Why John Perry Barlow supports John Kerry

“Terrible things have happened during the last four years that should not be rewarded no matter how we feel about John Kerry. The war in Iraq alone is unforgivable. While it would be a wonderful thing to have a beacon of democracy in the Middle East, it is criminally misguided to think that we could bomb such a thing into existence. And while it has become a mandatory cliche to say that the world is safer without Saddam Hussein in charge of Iraq, I wouldn’t even say this appears true at present. ” — John Perry Barlow

The Rule of Four

This novel by Ian Caldwell and Dustin Thomason is not a gripping story but I like the characters and the way the speak.

  • A son is the promise that time makes to a man, the guarantee every father receives that whatever he holds dear will someday be considered foolish, and that the person he loves best in the world will misunderstand him. [Prologue]
  • To count a hundred million stars, at the rate of one per second, sounds like a job that no one could possisbly complete in a lifetime. In reality, it would take only three years. The key is focus, a willingness not to be distracted. [Pg 7]
  • We made a friendship out of nothing, because nothing was the the heart of what we shared. [Pg 48]
  • The generational clock ground out another revolution, and time turned friends to strangers. [Pg 71]
  • The only things people can ever know about you are the ones you let them see. [Pg 97]
  • My mind is a flock of pigeons, fluttering away. All my thoughts are shit and feathers. [Pg 130]

“A crusade for democracy is a contradiction in terms”

“Empire requires an unshakeable belief in the superiority of ones own race, religion, and civilization and an iron resolve to fight to impose that faith and civilization upon other peoples.

We are not that kind of people. Never have been. Americans, who preach the equality of all races, creeds, and cultures, are, de facto, poor imperialists. When we attempt an imperial role as in the Philippines or Iraq, we invariably fall into squabbling over whether a republic should be imposing its ideology on another nation. A crusade for democracy is a contradiction in terms.

While it would be nice if Brazil, Bangladesh, and Burundi all embraced democracy, why should we fight them if they dont, and why should our soldiers die to restore democracy should they lose it? Why is that our problem, if they are not threatening us?

If attacked, Americans fight ferociously. Unwise nations discover that. Threatened, as in the Cold War, we will persevere. But if our vital interests are not threatened, or our honor is not impugned, most of us are for staying out of wars.”

— Pat Buchanan [from The American Conservative]

We the Media

“The Internet is the most important medium since the printing press. It subsumes all that has come before and is, in the most fundamental way, transformative. When anyone can be a writer, in the largest sense and for a global audience, many of us will be. The Net is overturning so many of the things we’ve assumed about media and business models that we can scarcely keep up with the changes; it’s difficult to maintain perspective amid the shift from a top-down hierarchy to something vastly more democratic and, yes, messy. But we have to try, and nowhere is that more essential than in that oldest form of information: the news. We will be blessed with new kinds of perspective in this emergent system, and we will learn how to make it work for everyone.

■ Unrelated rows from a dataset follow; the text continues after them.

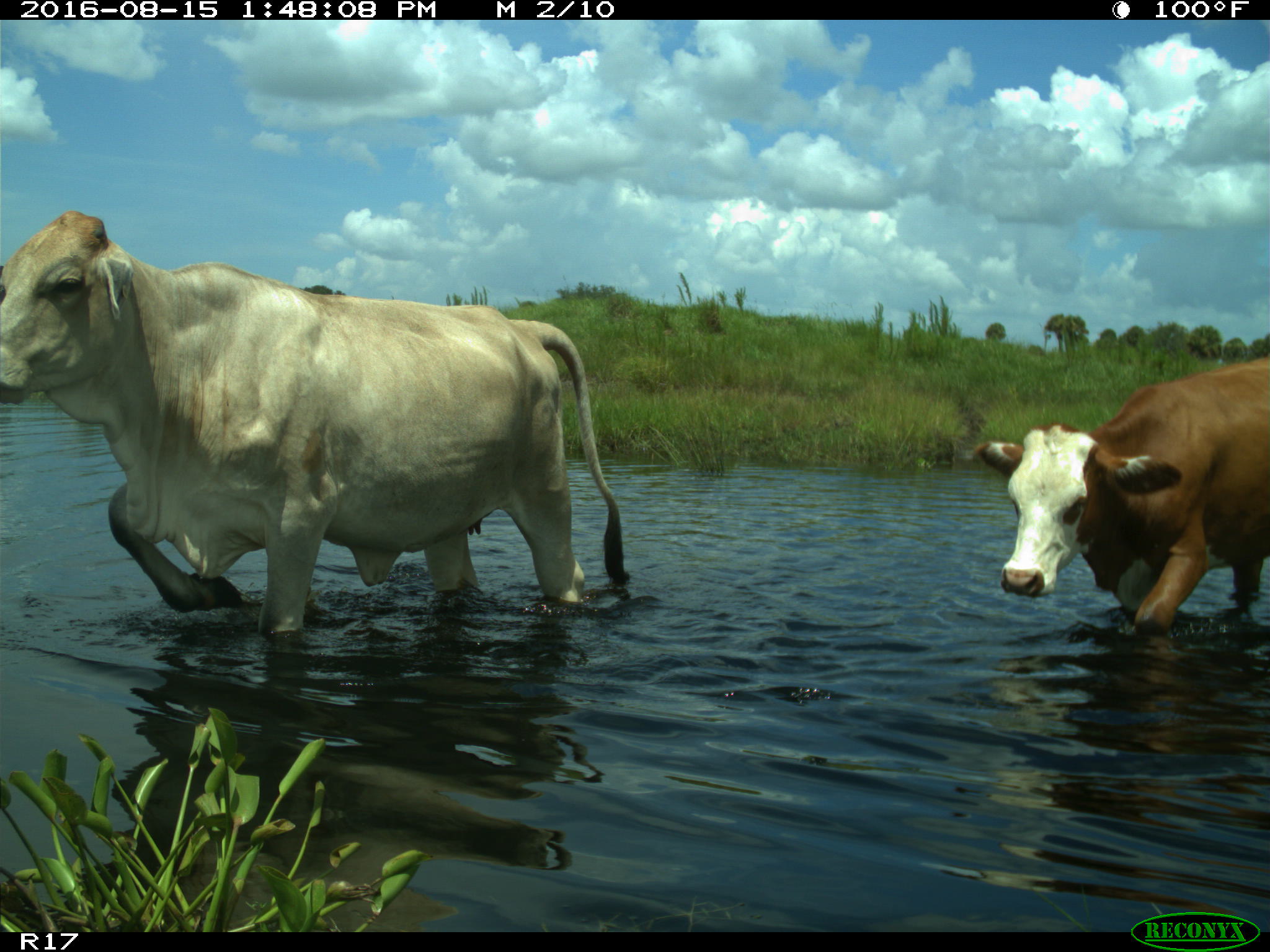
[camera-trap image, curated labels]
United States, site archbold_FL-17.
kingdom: Animalia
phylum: Chordata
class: Mammalia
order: Artiodactyla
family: Bovidae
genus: Bos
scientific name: Bos taurus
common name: domestic cow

Blogs and other modern media are feedback systems. They work in something close to real time and capture — in the best sense of the word– the multitude of ideas and realities each of us can offer. On the Internet, we are defined by what we know and share. Now, for the first time in history, the feedback system can be global and nearly instantaneous.”  – Dan Gillmor’s We the Media (pg 236)

Who should read this book? Newsmakers, the reporters that cover them and anyone that reads, watches or listens to those reports.

National Association of Broadcasters

The cover story (by Scott Woolley) in the September issue of Forbes is really more about the National Association of Broadcasters than XM Radio.

“For decades the radio industry has crushed incipient competitors by wielding raw political muscle and arguments that are at once apocalyptic and apocryphal. Radio station owners, who formed the National Association of Broadcasters in 1923, have won laws and regulations that have banned, crippled or massively delayed every major new competitive technology since the first threat emerged in 1934: FM radio.”

What would radio be like if broadcasters put this much energy into doing better radio?